> _REQUIREMENTS_:
Recast the stretch of lines from the one containing "In this captured" through the one containing "Answer: [79,40], [20,56], [38,69], [86,76], [14,79]" as a JSON list of strings, one string per line, leaving out blank lines.

-- begin --

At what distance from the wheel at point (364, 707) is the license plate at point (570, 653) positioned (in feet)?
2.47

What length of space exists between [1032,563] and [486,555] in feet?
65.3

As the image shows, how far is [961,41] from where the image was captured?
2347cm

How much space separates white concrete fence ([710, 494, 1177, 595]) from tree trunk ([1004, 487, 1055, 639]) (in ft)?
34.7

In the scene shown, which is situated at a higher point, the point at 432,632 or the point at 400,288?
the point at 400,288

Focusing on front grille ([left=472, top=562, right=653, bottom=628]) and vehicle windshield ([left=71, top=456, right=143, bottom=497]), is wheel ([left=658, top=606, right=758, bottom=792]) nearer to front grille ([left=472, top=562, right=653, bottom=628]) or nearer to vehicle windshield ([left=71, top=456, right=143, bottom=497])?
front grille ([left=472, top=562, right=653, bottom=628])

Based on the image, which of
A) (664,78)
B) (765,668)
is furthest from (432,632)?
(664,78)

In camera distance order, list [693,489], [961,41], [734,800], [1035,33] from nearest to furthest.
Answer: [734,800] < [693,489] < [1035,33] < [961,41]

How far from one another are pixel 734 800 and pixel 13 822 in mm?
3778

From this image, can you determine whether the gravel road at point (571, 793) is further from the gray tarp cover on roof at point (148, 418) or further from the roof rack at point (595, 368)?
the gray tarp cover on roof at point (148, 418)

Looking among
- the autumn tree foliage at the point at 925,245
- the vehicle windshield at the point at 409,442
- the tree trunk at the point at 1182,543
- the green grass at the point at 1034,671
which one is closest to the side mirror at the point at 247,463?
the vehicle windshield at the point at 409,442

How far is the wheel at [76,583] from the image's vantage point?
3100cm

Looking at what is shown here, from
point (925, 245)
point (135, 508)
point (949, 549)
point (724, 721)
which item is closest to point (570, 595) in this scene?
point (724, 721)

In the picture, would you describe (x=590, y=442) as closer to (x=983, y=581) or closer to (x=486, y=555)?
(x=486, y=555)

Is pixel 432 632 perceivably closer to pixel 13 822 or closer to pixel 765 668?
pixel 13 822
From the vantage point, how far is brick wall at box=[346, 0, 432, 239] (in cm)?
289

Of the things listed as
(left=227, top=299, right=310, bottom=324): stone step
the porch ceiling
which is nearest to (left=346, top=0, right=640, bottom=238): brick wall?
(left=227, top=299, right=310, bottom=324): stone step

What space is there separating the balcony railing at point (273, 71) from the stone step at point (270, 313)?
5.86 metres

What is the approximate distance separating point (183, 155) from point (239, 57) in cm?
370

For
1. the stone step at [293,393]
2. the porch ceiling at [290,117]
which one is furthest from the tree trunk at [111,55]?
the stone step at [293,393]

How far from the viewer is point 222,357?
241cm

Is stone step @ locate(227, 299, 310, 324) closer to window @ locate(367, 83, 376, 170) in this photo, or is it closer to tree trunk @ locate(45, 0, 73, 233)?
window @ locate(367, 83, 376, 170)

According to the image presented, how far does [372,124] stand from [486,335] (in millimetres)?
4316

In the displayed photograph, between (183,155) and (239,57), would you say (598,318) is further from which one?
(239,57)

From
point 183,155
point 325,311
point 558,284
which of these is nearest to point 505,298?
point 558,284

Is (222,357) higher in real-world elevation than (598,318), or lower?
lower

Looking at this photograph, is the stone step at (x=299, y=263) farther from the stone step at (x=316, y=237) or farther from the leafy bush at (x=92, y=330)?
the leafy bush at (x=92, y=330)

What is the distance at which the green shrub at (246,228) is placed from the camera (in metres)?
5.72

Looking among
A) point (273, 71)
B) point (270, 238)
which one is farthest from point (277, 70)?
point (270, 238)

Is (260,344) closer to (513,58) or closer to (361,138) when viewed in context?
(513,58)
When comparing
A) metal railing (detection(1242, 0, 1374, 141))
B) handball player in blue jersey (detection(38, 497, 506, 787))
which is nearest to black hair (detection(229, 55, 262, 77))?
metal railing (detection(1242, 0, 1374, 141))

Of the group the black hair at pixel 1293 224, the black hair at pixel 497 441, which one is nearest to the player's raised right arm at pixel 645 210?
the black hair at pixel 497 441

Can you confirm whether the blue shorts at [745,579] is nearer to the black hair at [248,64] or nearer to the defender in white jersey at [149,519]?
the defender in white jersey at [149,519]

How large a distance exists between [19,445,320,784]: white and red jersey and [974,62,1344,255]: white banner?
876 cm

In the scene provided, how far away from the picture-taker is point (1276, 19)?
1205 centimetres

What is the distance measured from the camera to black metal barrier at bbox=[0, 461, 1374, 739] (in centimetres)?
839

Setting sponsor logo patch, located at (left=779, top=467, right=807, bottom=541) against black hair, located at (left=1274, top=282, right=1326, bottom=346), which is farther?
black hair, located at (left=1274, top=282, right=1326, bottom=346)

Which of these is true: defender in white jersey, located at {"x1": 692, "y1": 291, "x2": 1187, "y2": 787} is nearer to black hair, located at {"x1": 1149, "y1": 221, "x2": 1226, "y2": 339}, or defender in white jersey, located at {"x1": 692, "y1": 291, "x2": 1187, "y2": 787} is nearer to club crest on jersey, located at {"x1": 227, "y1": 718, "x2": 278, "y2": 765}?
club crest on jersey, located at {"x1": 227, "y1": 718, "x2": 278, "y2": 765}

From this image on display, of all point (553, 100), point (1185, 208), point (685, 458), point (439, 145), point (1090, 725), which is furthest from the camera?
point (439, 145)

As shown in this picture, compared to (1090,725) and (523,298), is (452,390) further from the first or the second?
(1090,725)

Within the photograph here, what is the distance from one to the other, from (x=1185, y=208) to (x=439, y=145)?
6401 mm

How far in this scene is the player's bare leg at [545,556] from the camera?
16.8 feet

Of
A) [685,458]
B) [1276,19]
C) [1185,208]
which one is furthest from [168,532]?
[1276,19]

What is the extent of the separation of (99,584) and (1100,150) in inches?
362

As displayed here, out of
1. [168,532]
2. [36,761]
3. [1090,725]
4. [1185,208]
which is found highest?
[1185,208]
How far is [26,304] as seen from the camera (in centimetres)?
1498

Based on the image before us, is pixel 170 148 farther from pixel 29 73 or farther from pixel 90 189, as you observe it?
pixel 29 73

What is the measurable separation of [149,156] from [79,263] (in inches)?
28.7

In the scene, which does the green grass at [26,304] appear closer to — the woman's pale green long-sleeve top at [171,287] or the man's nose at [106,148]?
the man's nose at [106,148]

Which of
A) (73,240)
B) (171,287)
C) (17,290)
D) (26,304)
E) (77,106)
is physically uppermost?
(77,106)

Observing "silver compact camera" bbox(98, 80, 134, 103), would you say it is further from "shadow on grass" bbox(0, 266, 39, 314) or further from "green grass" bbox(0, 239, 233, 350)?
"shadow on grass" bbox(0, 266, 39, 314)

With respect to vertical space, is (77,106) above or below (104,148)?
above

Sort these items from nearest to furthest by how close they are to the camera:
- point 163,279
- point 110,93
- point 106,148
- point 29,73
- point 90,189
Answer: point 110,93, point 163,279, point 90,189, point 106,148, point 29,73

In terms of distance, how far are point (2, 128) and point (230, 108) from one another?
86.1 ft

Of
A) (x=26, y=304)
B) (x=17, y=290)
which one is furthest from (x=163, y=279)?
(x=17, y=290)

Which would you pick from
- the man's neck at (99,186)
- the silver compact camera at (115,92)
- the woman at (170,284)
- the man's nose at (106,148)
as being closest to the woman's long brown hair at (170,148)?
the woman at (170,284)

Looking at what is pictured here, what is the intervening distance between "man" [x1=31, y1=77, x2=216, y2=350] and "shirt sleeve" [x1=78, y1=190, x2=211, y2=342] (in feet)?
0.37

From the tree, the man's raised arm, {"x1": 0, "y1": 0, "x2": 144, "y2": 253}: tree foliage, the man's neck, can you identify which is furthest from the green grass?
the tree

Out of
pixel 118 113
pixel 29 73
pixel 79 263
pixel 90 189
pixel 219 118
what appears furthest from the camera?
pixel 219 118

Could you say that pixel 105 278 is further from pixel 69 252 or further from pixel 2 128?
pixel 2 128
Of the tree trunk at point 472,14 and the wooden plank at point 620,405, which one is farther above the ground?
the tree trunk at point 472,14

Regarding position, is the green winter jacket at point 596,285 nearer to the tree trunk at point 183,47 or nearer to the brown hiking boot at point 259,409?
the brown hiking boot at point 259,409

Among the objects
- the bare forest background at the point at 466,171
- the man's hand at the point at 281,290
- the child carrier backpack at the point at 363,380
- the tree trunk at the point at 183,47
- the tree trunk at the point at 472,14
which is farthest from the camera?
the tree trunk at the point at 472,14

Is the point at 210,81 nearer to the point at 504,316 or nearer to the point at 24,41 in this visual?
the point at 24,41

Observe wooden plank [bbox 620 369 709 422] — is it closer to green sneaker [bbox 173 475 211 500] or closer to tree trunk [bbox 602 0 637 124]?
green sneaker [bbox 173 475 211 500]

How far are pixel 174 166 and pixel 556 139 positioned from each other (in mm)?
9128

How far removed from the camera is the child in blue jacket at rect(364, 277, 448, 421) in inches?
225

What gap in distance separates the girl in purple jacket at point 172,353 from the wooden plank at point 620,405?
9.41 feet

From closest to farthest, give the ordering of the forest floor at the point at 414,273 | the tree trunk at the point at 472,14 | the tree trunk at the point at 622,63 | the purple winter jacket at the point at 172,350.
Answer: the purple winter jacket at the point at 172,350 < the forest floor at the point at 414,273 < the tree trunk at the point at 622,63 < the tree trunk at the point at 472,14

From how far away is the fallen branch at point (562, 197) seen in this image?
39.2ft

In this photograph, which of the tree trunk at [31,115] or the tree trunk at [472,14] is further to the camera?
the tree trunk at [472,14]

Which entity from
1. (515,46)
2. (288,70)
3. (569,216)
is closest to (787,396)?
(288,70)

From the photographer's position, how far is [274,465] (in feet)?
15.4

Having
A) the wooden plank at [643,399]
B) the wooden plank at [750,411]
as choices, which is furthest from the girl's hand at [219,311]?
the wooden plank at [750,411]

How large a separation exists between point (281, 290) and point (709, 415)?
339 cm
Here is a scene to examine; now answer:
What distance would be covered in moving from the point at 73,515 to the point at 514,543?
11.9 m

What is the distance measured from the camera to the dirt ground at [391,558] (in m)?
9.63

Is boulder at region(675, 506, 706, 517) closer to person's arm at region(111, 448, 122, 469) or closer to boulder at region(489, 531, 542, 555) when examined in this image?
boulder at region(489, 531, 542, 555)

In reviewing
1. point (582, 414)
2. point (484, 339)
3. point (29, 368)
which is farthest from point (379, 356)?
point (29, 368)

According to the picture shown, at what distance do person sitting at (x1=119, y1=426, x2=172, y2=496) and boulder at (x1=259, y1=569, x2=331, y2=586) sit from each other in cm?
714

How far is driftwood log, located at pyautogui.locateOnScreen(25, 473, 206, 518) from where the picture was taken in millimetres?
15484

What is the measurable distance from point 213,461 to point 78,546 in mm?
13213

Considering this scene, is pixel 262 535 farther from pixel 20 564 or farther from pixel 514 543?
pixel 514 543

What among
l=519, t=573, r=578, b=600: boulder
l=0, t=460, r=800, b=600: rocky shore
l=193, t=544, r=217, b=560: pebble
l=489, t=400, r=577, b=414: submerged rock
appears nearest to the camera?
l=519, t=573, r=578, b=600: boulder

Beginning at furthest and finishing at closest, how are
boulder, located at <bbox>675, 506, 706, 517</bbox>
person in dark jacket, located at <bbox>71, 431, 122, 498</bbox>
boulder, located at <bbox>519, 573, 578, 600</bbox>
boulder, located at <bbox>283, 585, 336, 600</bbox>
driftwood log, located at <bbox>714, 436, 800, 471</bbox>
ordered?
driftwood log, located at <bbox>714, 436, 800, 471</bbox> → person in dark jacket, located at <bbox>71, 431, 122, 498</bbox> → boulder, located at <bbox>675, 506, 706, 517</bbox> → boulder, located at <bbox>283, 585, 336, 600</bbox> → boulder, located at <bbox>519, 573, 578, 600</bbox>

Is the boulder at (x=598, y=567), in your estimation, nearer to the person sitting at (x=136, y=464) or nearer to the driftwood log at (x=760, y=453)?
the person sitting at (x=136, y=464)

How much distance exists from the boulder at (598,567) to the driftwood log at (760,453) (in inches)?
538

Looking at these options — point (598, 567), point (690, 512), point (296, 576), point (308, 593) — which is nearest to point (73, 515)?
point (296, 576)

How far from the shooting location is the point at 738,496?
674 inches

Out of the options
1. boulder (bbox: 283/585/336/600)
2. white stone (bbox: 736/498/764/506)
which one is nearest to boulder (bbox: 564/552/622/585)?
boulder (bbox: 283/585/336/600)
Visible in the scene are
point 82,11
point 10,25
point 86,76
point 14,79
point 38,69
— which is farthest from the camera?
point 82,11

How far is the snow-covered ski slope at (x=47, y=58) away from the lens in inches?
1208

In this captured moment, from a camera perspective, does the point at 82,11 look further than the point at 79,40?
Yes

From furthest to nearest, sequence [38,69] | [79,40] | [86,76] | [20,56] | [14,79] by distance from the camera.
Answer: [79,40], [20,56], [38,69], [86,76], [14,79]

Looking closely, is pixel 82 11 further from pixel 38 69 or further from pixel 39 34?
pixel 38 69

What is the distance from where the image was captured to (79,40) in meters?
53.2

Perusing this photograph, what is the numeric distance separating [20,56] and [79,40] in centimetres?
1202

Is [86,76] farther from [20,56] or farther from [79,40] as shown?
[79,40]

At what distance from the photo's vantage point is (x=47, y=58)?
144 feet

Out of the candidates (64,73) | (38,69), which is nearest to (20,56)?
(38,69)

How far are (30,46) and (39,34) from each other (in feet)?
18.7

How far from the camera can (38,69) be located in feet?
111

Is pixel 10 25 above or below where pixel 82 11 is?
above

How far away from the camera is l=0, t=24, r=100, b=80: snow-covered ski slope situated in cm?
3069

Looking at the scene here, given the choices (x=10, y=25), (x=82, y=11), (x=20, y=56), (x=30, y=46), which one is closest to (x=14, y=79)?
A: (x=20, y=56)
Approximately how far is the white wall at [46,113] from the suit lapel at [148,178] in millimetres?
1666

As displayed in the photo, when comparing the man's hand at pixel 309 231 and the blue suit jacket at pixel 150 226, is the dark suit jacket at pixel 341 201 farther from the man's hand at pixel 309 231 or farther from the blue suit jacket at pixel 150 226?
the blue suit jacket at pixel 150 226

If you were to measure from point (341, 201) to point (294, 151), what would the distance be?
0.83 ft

-- end --

> _FULL RESPONSE_:
[
  "In this captured moment, from a camera perspective, does the point at 82,11 look further than the point at 79,40?",
  "Yes",
  "From furthest to nearest, sequence [38,69] | [79,40] | [86,76] | [20,56] | [14,79] by distance from the camera.",
  "Answer: [79,40], [20,56], [38,69], [86,76], [14,79]"
]